▶ _Brief_
Any image in the records should be left out; output everything else exactly.

────

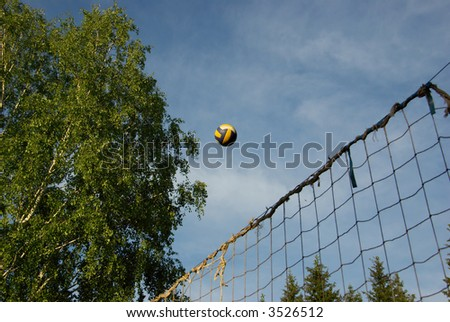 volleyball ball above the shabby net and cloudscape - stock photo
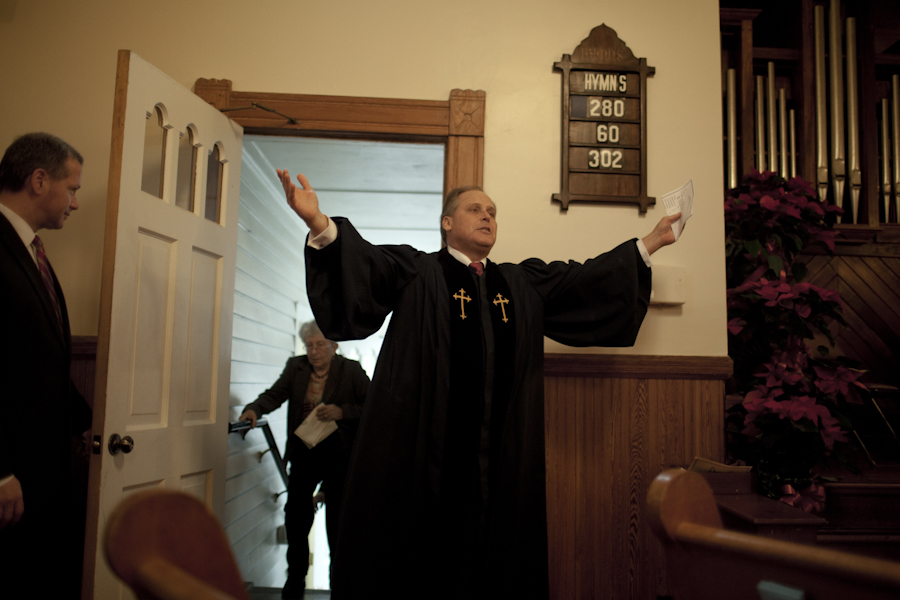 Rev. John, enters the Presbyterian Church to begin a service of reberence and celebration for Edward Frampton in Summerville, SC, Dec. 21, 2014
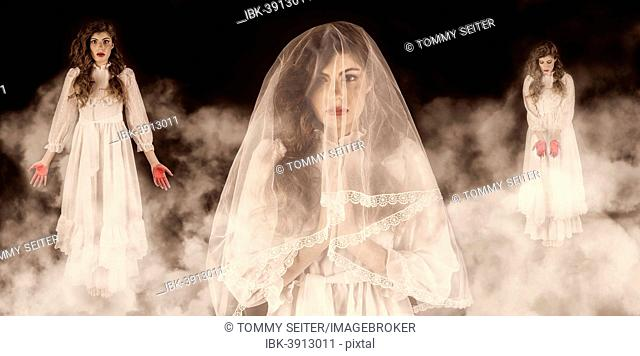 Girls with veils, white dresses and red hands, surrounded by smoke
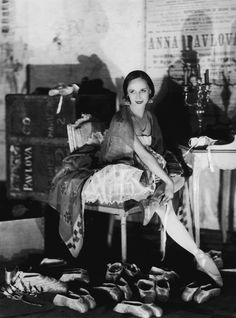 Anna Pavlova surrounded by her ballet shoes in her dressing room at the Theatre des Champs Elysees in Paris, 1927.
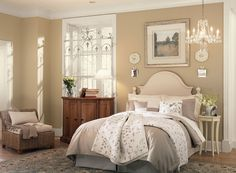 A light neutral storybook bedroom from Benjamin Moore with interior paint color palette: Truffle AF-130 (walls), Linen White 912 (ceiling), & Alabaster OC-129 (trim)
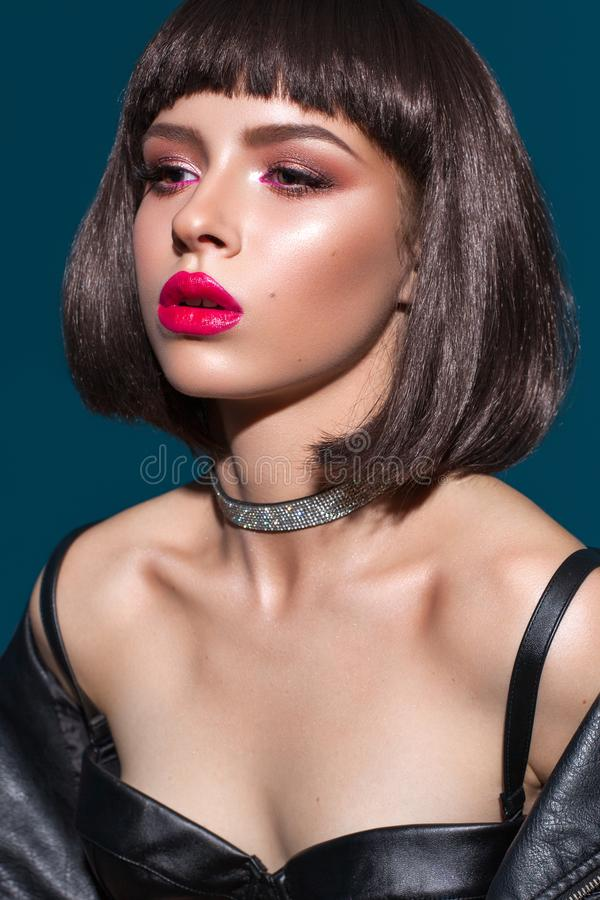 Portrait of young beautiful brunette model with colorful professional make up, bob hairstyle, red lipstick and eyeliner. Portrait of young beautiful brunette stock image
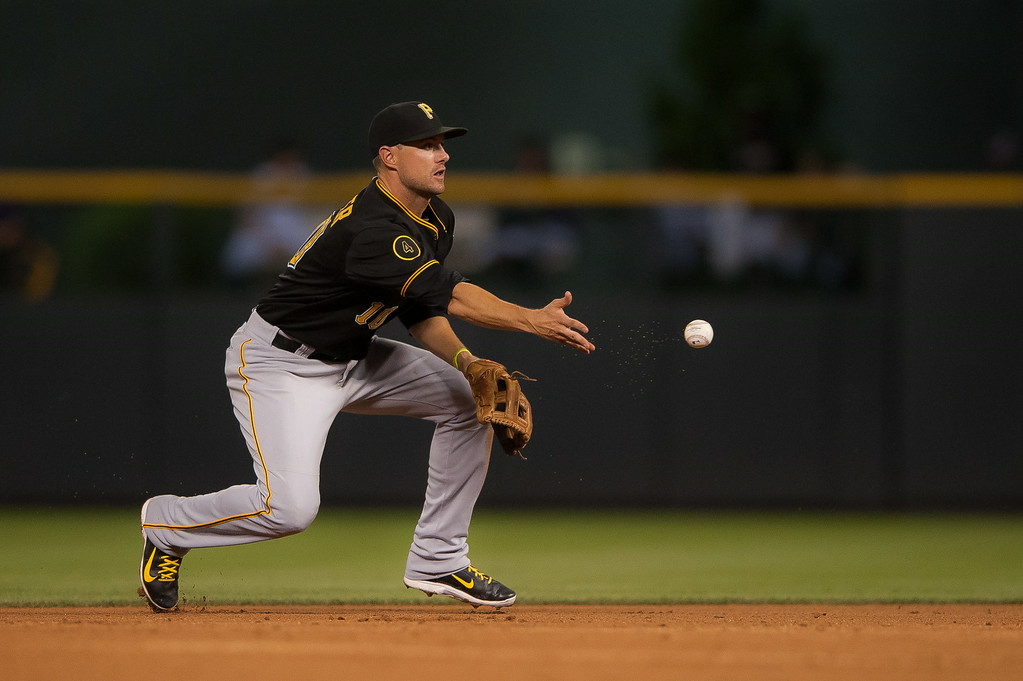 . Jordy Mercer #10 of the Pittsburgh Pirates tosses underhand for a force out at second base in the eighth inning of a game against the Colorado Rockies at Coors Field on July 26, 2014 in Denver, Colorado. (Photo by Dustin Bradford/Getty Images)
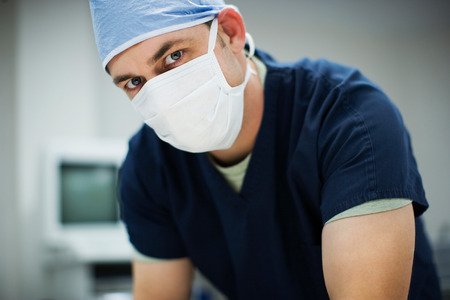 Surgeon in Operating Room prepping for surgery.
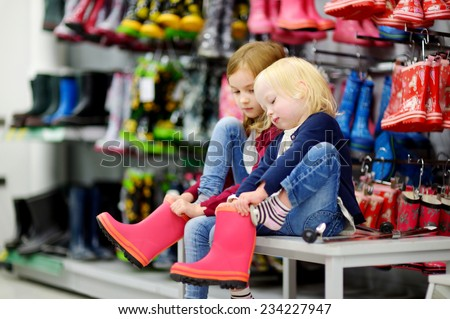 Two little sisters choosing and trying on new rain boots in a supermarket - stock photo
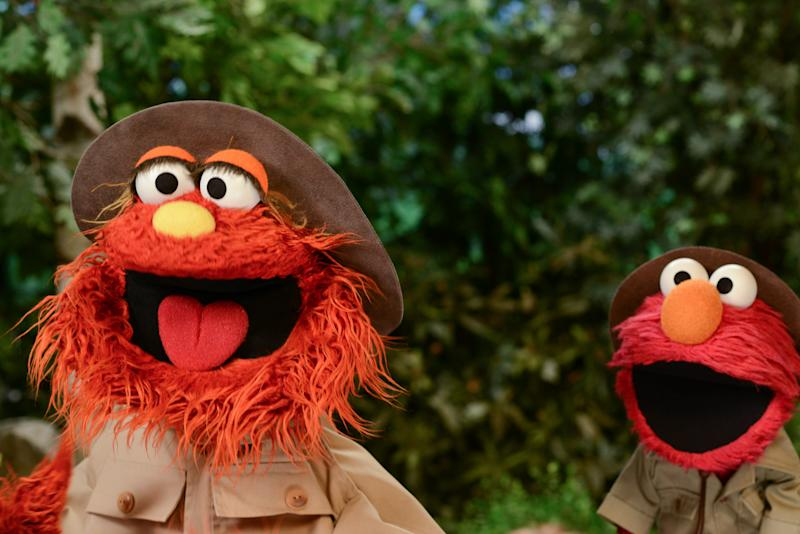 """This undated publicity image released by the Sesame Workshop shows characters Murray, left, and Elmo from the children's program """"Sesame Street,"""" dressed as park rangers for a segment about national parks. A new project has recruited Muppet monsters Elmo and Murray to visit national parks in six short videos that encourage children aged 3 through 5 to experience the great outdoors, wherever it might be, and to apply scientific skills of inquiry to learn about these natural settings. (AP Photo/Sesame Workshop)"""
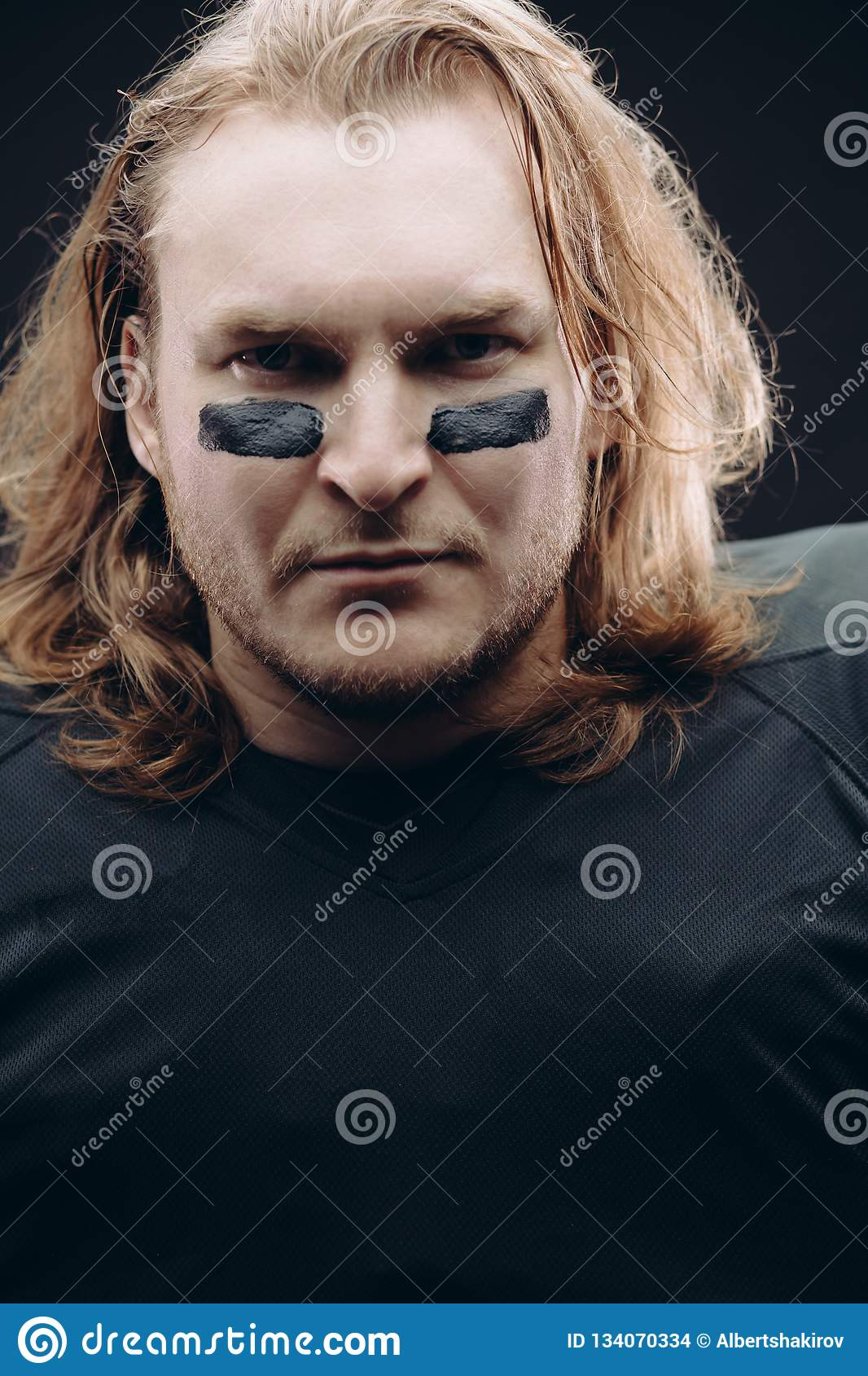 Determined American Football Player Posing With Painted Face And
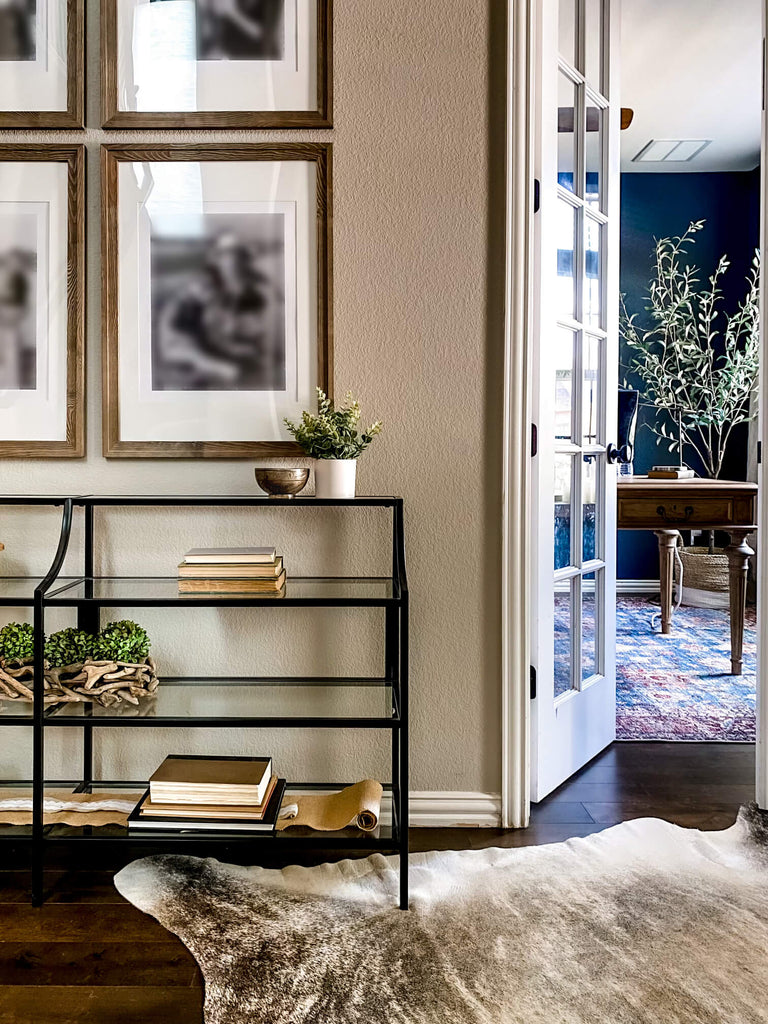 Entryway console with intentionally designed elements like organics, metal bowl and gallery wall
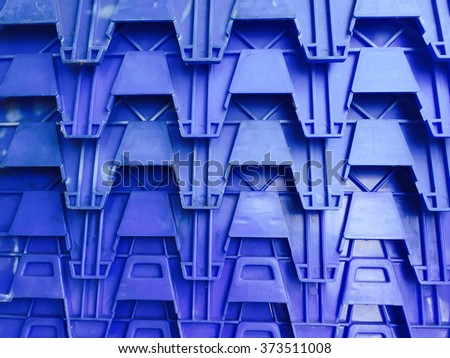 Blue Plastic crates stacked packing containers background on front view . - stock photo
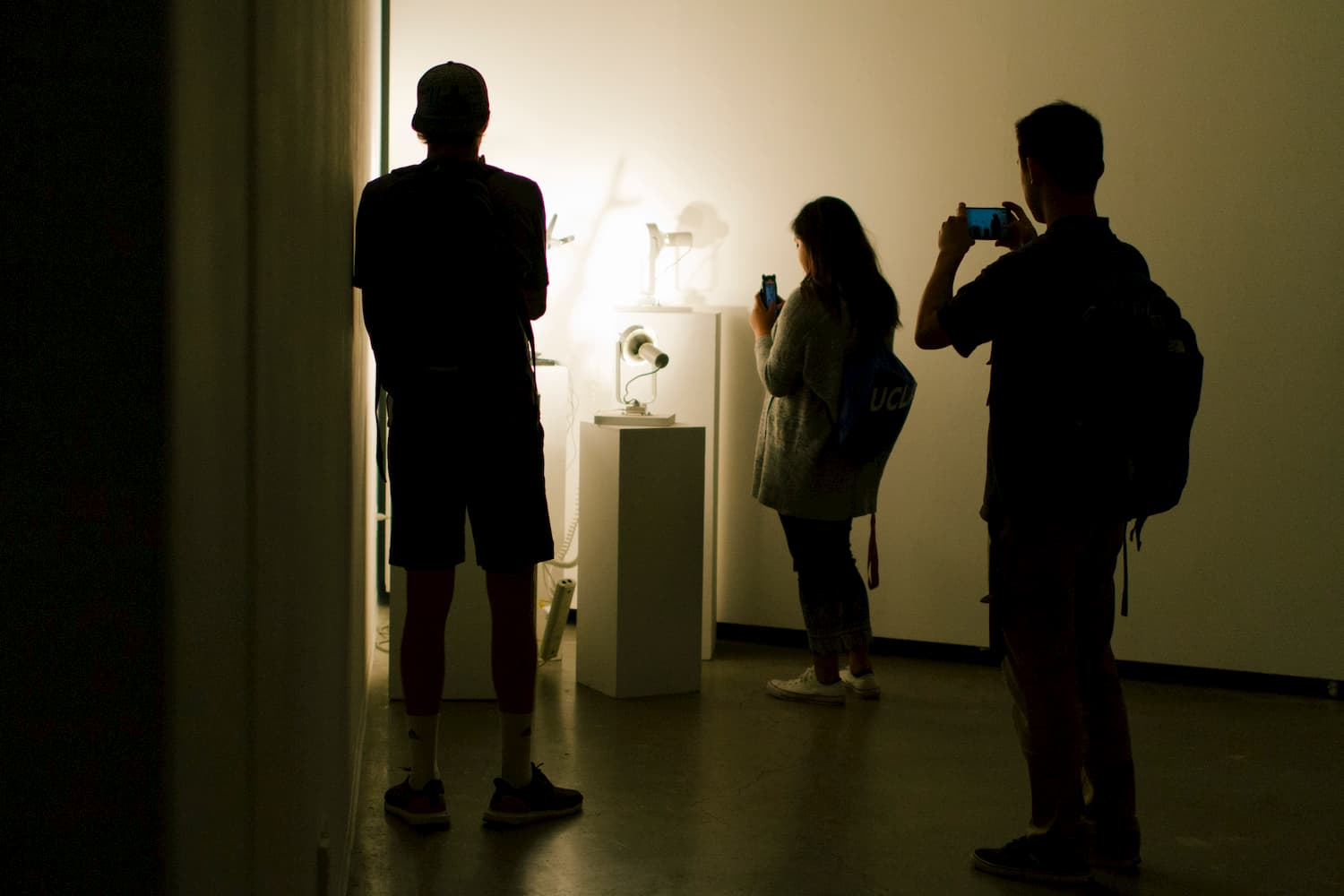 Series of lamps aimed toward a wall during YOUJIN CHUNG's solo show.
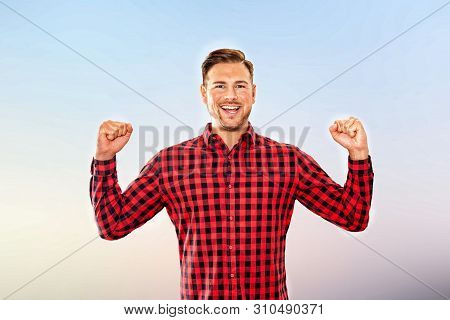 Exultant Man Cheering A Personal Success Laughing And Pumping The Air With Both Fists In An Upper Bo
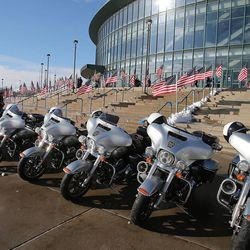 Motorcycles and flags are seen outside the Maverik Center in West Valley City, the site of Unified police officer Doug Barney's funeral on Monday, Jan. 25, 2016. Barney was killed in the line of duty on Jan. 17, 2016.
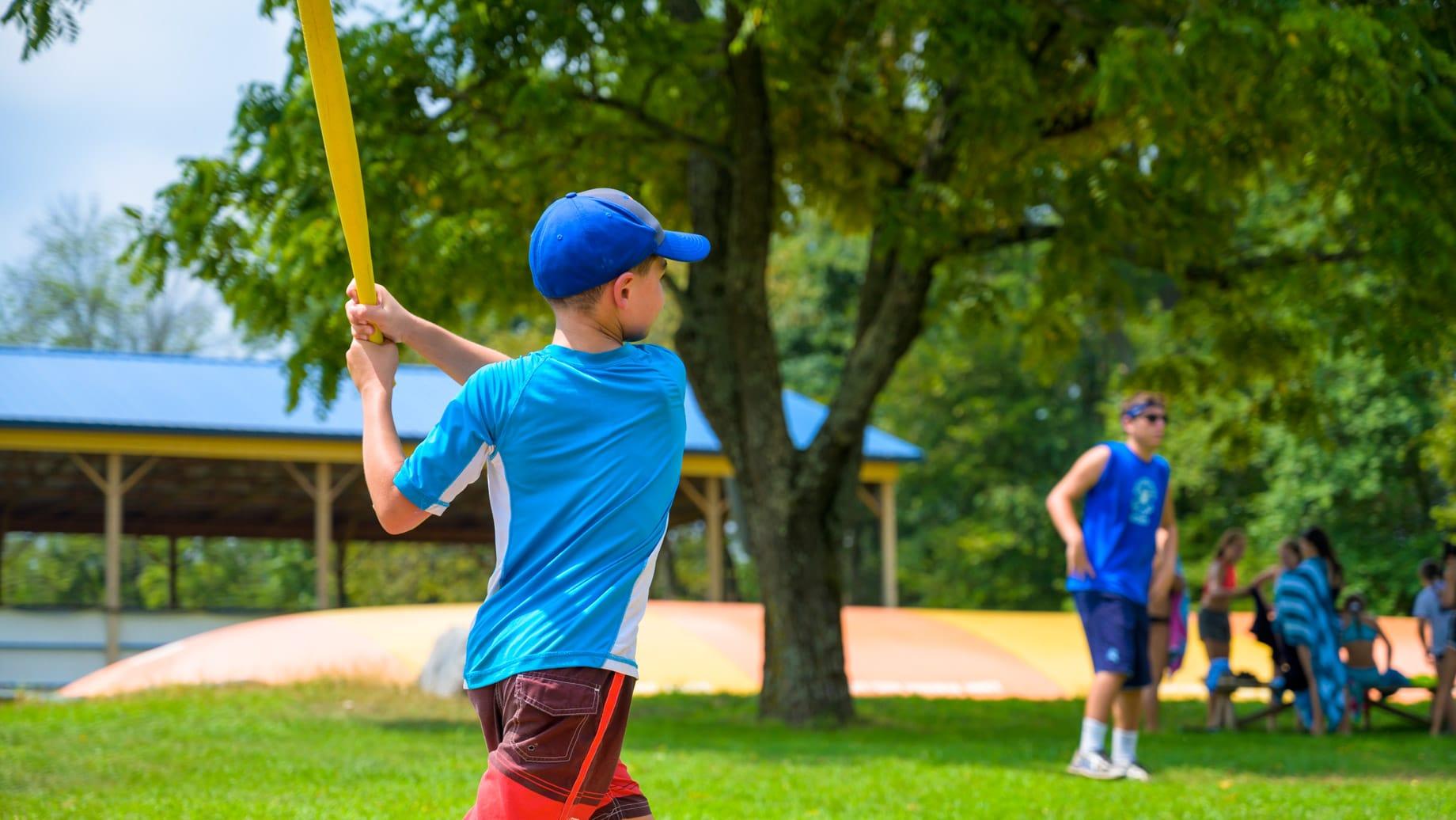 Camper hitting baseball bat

────

▶ _Result_
 volleyball ball above the shabby net and cloudscape - stock photo
 Rev. John, enters the Presbyterian Church to begin a service of reberence and celebration for Edward Frampton in Summerville, SC, Dec. 21, 2014
 Girls with veils, white dresses and red hands, surrounded by smoke
 Anna Pavlova surrounded by her ballet shoes in her dressing room at the Theatre des Champs Elysees in Paris, 1927.
 A light neutral storybook bedroom from Benjamin Moore with interior paint color palette: Truffle AF-130 (walls), Linen White 912 (ceiling), & Alabaster OC-129 (trim)
 Portrait of young beautiful brunette model with colorful professional make up, bob hairstyle, red lipstick and eyeliner. Portrait of young beautiful brunette stock image
 . Jordy Mercer #10 of the Pittsburgh Pirates tosses underhand for a force out at second base in the eighth inning of a game against the Colorado Rockies at Coors Field on July 26, 2014 in Denver, Colorado. (Photo by Dustin Bradford/Getty Images)
 Surgeon in Operating Room prepping for surgery.
 Two little sisters choosing and trying on new rain boots in a supermarket - stock photo
 """This undated publicity image released by the Sesame Workshop shows characters Murray, left, and Elmo from the children's program """"Sesame Street,"""" dressed as park rangers for a segment about national parks. A new project has recruited Muppet monsters Elmo and Murray to visit national parks in six short videos that encourage children aged 3 through 5 to experience the great outdoors, wherever it might be, and to apply scientific skills of inquiry to learn about these natural settings. (AP Photo/Sesame Workshop)"""
 Determined American Football Player Posing With Painted Face And
 Entryway console with intentionally designed elements like organics, metal bowl and gallery wall
 Blue Plastic crates stacked packing containers background on front view . - stock photo
 Series of lamps aimed toward a wall during YOUJIN CHUNG's solo show.
 Exultant Man Cheering A Personal Success Laughing And Pumping The Air With Both Fists In An Upper Bo
 Motorcycles and flags are seen outside the Maverik Center in West Valley City, the site of Unified police officer Doug Barney's funeral on Monday, Jan. 25, 2016. Barney was killed in the line of duty on Jan. 17, 2016.
 Camper hitting baseball bat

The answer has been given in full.